How Camera Extension Tubes Work
When you focus, you move a lens group backward and forward until the rays of light are perfectly in focus on the camera sensor. As you move closer to your subject, the focusing lens moves farther away from the camera's sensor, which is why close focus lenses often extend from the camera as you focus. Based on lens design, there's a natural limit to how close you can focus. This is where an extension tube comes in, because it moves the lens farther from the camera. The longer the extension tube, the closer you can focus and the greater the magnification, limited only by how close you can get the lens to your subject.
Maintaining Camera Functions with Lens Extension Tubes
Digital cameras use electronic signals to control lens functions such as focus, aperture, and image stabilization. For this reason, most types of extension rings contain matching contacts that transfer signals from the lens to the camera. There's a wide choice ranging from OEM Canon extension tubes to numerous third-party tube suppliers. It's important to check that bayonet couplings are a good fit, as any looseness affects camera-to-lens communication. Sets are available for most camera mounts, including Sony, Pentax, and Nikon extension tubes.

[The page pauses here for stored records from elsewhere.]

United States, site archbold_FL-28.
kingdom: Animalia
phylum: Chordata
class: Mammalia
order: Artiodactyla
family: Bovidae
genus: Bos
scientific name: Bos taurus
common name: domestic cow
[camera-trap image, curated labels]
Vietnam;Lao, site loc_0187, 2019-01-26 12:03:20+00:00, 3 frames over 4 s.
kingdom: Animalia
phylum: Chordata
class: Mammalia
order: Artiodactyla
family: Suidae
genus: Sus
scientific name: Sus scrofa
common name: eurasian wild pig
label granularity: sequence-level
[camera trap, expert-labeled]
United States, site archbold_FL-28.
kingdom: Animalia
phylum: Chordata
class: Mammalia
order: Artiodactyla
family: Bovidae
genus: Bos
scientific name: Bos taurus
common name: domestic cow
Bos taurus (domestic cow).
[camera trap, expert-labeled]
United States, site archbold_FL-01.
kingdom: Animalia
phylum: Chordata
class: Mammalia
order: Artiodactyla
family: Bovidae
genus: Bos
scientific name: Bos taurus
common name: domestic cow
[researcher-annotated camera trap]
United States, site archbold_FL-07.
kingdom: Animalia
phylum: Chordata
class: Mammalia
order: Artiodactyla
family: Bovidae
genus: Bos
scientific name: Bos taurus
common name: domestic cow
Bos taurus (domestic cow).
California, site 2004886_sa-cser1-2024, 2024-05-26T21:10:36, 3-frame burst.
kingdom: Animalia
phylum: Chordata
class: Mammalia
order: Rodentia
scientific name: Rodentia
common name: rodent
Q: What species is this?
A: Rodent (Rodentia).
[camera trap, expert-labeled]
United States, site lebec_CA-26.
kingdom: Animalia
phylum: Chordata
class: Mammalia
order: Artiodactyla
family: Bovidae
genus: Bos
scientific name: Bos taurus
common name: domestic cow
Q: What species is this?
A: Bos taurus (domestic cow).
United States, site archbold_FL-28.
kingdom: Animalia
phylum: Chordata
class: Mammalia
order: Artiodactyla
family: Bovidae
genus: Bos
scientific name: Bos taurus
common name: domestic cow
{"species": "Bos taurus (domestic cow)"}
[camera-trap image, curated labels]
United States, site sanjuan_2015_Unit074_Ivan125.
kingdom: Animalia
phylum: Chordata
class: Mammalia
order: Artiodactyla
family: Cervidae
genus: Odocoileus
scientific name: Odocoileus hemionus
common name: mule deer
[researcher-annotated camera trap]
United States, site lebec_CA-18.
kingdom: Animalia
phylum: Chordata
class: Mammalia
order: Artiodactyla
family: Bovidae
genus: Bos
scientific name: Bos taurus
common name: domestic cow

Magnification with Macro Extension Tubes
The degree of magnification depends on lens focal length and the size of the extension tube. With macro lenses, it's often possible to achieve 2.5 times full life size, and 1.5 times magnification is practical with standard lenses. For various reasons, most photographers find lenses between 30mm and 100mm work best, but there are no hard-and-fast rules. In practice, the low magnification of ultra wide-angle lenses together with their physical size limits the amount of magnification possible, while the length and lack of rigidity of extension tubes limits the magnification possible with long lenses. A way to overcome the limitation with telephoto lenses is to consider using camera macro accessories like bellows mounted on slider rails.
Alternatives to Extension Tubes
Apart from extension rings, there are several other ways to do macrophotography without a dedicated macro lens. One idea is mounting close-up lens filters to your camera lens. These magnify the image and are particularly effective with long lenses. Another method is to use lens reversing rings to turn your lens around. This works well if you have an older lens with manual controls that allow you to adjust the aperture. A third solution is to use SLR camera macro couplers to join two lenses together. Similar in concept to using a reversing ring, this method allows you to determine the magnification, and to use the primary lens to adjust your focus and aperture.